0
I have this excel below:
NÚMERO "URL NÚMERO 16571 SICAN" "URL DECRETOS 2011 PRINCIPAL"
1 CCIVIL_03/Atos/decretos/1991/D00001.html CCIVIL_03/decreto/1990-1994/D0001.htm
4 CCIVIL_03/Atos/decretos/1889/D00004.html CCIVIL_03/decreto/1851-1899/D0004.htm
5 CCIVIL_03/Atos/decretos/1889/D00005.html CCIVIL_03/decreto/1851-1899/D0005.htm
5 CCIVIL_03/Atos/decretos/1934/D00005.html
5 CCIVIL_03/Atos/decretos/1991/D00005.html CCIVIL_03/decreto/1990-1994/D0005.htm
7 CCIVIL_03/Atos/decretos/1991/D00007.html CCIVIL_03/decreto/1990-1994/D0007.htm
8 CCIVIL_03/Atos/decretos/1991/D00008.html CCIVIL_03/decreto/1990-1994/D0008.htm
9 CCIVIL_03/Atos/decretos/1991/D00009.html CCIVIL_03/decreto/1990-1994/D0009.htm
12 CCIVIL_03/Atos/decretos/1934/D00012.html
and developed the following code to treat values:
import pandas as pd
import numpy as np
from time import time
def truncus04(filein='../brito procv.xlsx' ):
df = pd.read_excel(filein, names=['num', 'url1', 'url2'], sheet_name='Plan7')
df2 = df.dropna()
df2['num'] = df['num'].dropna().apply(np.int64)
result = (df2.url1.str.split('/'))
print(type(result))
# print(result)
#df2['ano'] = df2.url1.str.split('/')[:][6]

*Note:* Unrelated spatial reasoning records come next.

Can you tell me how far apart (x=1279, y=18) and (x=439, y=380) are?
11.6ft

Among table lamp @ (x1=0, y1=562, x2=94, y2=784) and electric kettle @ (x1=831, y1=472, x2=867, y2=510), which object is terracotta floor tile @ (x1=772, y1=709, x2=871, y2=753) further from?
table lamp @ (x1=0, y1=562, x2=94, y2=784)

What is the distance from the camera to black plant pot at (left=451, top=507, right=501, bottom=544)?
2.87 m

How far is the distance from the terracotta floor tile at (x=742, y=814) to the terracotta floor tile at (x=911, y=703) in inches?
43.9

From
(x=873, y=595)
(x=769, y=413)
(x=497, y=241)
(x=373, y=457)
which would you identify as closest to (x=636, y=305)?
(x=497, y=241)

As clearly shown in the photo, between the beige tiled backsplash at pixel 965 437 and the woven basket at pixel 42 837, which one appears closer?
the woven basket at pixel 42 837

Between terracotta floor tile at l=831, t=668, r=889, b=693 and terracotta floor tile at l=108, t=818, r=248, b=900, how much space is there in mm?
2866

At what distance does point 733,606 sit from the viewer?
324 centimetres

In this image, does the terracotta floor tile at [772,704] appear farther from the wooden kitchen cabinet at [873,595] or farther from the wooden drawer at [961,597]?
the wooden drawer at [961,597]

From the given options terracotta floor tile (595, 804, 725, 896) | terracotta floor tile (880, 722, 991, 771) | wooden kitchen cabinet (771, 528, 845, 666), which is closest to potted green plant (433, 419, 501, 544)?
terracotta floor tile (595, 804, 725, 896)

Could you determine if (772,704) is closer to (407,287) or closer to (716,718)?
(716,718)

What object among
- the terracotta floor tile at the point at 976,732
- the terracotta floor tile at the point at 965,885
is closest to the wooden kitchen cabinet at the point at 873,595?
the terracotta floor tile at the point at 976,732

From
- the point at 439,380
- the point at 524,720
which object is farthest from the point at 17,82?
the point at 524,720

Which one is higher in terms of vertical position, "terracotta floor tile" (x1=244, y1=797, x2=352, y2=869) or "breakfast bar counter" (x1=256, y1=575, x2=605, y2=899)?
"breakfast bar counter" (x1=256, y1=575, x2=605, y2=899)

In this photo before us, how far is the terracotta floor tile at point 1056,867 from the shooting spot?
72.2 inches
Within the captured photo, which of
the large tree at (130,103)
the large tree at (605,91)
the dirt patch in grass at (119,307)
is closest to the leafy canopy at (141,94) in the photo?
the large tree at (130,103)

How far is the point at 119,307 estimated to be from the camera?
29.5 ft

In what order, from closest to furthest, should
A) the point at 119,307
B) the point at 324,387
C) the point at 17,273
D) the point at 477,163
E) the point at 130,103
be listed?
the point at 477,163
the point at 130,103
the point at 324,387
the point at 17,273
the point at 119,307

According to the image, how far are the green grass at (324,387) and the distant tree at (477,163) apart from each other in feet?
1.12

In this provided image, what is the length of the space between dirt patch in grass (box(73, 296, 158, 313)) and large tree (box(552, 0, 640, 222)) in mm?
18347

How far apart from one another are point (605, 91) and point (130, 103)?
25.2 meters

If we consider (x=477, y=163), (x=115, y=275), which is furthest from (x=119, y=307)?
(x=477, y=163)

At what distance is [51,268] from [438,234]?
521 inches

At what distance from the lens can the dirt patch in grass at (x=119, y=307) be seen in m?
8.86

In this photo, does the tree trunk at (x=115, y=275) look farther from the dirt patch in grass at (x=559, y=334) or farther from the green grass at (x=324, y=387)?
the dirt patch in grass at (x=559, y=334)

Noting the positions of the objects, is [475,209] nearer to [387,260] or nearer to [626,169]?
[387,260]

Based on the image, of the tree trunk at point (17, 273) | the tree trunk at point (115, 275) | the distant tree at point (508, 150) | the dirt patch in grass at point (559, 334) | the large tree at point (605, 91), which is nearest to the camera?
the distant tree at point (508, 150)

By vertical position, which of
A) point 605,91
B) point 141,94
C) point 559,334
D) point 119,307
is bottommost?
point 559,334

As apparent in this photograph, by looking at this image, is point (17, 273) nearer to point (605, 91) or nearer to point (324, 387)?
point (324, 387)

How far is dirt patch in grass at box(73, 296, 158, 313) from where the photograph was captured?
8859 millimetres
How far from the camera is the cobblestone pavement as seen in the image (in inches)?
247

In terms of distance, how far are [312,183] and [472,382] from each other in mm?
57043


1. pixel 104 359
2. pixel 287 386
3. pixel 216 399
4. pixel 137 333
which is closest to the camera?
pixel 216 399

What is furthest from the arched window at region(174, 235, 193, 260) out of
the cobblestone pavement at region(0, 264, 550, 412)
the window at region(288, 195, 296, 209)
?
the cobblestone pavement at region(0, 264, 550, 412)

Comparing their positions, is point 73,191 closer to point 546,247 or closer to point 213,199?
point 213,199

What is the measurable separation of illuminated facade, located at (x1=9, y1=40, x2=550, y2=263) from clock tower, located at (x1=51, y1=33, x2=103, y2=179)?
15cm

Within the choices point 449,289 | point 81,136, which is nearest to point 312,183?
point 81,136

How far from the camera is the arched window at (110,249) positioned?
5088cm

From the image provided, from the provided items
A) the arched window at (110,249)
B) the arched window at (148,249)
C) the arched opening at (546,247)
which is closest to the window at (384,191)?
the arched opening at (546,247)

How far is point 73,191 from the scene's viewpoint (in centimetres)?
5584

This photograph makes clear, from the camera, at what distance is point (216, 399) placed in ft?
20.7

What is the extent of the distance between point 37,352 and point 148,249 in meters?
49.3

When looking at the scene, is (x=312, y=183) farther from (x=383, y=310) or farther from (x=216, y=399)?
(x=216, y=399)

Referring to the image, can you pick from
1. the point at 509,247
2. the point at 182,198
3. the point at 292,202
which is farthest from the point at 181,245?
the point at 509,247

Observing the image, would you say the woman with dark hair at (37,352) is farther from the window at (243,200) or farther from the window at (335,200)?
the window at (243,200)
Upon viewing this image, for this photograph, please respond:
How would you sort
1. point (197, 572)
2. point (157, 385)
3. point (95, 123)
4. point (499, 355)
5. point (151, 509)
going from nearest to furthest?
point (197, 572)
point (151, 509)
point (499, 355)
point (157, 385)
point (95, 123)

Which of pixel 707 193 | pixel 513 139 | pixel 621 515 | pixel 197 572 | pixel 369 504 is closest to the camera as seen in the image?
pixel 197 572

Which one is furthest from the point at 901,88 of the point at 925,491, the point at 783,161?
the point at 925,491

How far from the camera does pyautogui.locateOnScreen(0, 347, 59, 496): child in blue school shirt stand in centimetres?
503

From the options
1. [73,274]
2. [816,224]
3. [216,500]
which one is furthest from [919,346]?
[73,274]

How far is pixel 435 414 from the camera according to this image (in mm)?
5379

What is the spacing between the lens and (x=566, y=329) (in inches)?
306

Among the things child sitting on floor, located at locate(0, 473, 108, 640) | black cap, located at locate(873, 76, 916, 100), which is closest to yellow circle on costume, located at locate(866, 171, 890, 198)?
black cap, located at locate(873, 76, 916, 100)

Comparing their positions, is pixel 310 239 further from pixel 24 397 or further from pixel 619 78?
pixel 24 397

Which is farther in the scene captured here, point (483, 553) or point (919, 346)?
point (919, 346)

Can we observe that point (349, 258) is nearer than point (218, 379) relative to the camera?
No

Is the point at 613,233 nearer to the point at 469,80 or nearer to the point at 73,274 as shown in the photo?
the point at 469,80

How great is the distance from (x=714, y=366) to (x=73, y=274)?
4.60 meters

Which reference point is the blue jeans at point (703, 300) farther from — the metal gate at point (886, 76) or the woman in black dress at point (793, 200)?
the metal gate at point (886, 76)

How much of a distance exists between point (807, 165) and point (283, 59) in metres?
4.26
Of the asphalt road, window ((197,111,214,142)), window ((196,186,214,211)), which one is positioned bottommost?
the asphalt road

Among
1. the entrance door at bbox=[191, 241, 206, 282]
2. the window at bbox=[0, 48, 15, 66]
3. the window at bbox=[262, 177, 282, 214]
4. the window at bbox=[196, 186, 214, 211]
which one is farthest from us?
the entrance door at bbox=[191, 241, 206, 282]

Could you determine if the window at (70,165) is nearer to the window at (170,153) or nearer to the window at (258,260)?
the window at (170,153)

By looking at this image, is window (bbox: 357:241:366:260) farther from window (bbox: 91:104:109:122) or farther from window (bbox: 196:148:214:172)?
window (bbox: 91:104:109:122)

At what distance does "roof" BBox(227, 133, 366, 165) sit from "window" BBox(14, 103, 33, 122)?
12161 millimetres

df2['ano'] = df2.url1.str.split('/').loc[:, (6)]
# df2.to_csv('../brito_procv_{}.css'.format(int(time())), index=False)
df2 = df2.sort_values(['ano', 'num'])
df2[['num', 'ano', 'url1', 'url2']].to_csv('../brito_procv_{}.css'.format(int(time())), index=False)
return True
My goal is to create a new listing with the ['num', 'ano', 'url1', 'url2'] fields, without the empty fields.
num,ano,url1,url2
4,1889, CCIVIL_03/Atos/decretos/1889/D00004.html, CCIVIL_03/decreto/1851-1899/D0004.htm
5,1889, CCIVIL_03/Atos/decretos/1889/D00005.html, CCIVIL_03/decreto/1851-1899/D0005.htm
291,1890, CCIVIL_03/Atos/decretos/1890/D00291.html, CCIVIL_03/decreto/1851-1899/D291.htm
456,1890, CCIVIL_03/Atos/decretos/1890/D00456.html, CCIVIL_03/decreto/1851-1899/D00456.html
How to Fix My Code to Create the Year Column?